Turning up the clock in an SoC or adding more functionality raise a variety of new design challenges. Nothing is as straightforward as it seems.
As SoCs get more complex, whether due to higher frequencies or adding more functionality, there is a spillover effect on bandwidth, memory and power.
There is no simple way to just turn up the clock frequency in a complex SoC. That relatively straightforward objective will likely require more power domains, more cores, more ways to move signals along faster, and in some cases such as slow-motion video, the ability to store much larger chunks of data for longer periods of time. It even raises questions about how memory should be utilized.
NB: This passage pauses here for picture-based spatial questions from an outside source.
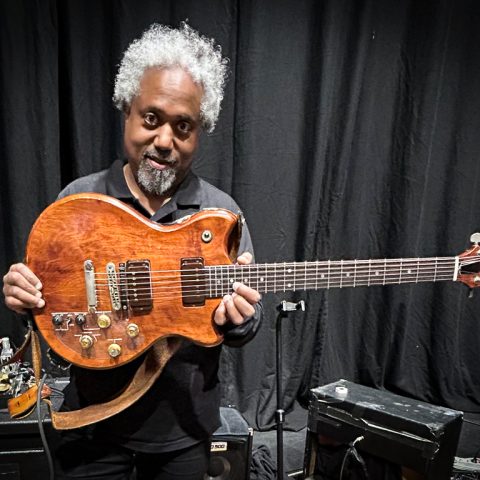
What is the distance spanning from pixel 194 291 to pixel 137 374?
0.28m

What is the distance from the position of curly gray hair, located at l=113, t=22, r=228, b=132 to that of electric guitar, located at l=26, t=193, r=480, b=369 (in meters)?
0.34

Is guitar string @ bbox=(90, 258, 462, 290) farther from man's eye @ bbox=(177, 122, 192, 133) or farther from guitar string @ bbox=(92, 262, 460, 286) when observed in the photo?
man's eye @ bbox=(177, 122, 192, 133)

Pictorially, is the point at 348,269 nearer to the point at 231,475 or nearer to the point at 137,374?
the point at 137,374

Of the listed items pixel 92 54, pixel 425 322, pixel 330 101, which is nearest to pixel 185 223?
pixel 92 54

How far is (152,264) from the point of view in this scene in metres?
1.02

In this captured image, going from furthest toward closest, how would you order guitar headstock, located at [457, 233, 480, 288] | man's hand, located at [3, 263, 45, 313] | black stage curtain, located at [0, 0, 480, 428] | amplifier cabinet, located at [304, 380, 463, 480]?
black stage curtain, located at [0, 0, 480, 428]
amplifier cabinet, located at [304, 380, 463, 480]
guitar headstock, located at [457, 233, 480, 288]
man's hand, located at [3, 263, 45, 313]

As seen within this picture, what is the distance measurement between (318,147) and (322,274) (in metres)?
1.27

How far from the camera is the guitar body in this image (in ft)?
3.17

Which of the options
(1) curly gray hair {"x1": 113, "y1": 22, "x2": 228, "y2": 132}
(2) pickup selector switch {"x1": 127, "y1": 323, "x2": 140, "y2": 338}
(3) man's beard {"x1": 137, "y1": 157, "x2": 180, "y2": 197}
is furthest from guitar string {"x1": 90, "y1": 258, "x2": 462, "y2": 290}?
(1) curly gray hair {"x1": 113, "y1": 22, "x2": 228, "y2": 132}

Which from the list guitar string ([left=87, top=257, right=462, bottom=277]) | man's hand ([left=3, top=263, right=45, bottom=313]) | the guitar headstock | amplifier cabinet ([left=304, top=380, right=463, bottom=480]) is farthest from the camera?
amplifier cabinet ([left=304, top=380, right=463, bottom=480])

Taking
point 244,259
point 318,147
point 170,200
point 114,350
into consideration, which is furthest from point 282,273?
point 318,147

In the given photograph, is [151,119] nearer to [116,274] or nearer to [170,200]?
[170,200]

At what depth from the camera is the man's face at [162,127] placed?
105cm

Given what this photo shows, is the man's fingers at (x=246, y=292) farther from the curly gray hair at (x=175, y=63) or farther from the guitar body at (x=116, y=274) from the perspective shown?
the curly gray hair at (x=175, y=63)
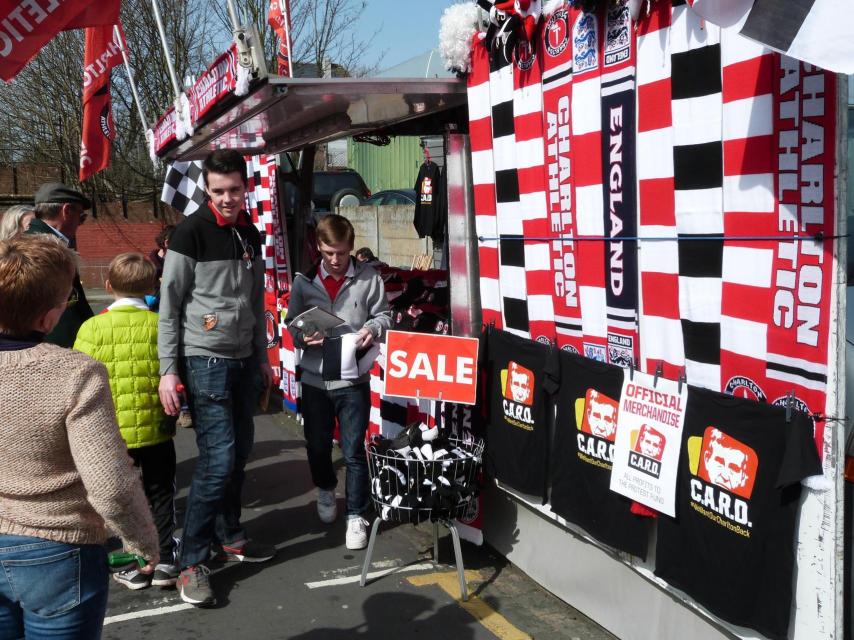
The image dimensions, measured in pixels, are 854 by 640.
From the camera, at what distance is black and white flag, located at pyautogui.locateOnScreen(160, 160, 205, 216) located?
8.33 m

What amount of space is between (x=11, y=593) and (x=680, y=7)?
8.87 ft

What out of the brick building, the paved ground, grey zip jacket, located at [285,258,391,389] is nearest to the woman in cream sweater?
the paved ground

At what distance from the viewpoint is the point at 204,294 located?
13.4ft

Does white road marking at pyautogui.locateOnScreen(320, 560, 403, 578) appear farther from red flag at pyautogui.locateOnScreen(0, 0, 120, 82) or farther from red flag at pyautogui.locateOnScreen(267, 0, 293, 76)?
red flag at pyautogui.locateOnScreen(0, 0, 120, 82)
“That memory increase becomes a question of how efficiently you want to use the memory,” said Anand Iyer, director of marketing for the low power platform at Calypto. “Today, memories have a lot of low power modes. How do we handle those low power modes? That is going to be an ongoing challenge both from a system design perspective, where ‘I’m designing an SoC, I’m using a memory, the design is capable of handling these three modes but now the IP provider is giving me the fourth mode. What changes do I need to make and how does the fourth mode impact the power? What changes do I need to make in the SoC to make use of that fourth mode?’”
Bandwidth is the biggest challenge with respect to memory in going from DDR3 to DDR4, and maybe even to Wide I/O interfaces.
“The main reason for going to such interfaces is looking for higher bandwidth,” said Karthik Srinivasan, principal applications engineer at Ansys-Apache. “Once you go for a higher bandwidth, it comes with a power penalty, and in order to reduce the power penalty you have to lower the supply voltage because there is a quadratic dependence on the supply voltage with respect to power. Once you reduce the supply voltage, it automatically impacts your noise margin. So you have a tighter timing and you also have a lower supply voltage, which is actually a double-edged sword. On top of it, with a tighter timing budget, that means lower capacitances on the pins of your interfaces, which means your ESD devices or your power clamps tend to add additional capacitances and need to be designed in a smarter way.”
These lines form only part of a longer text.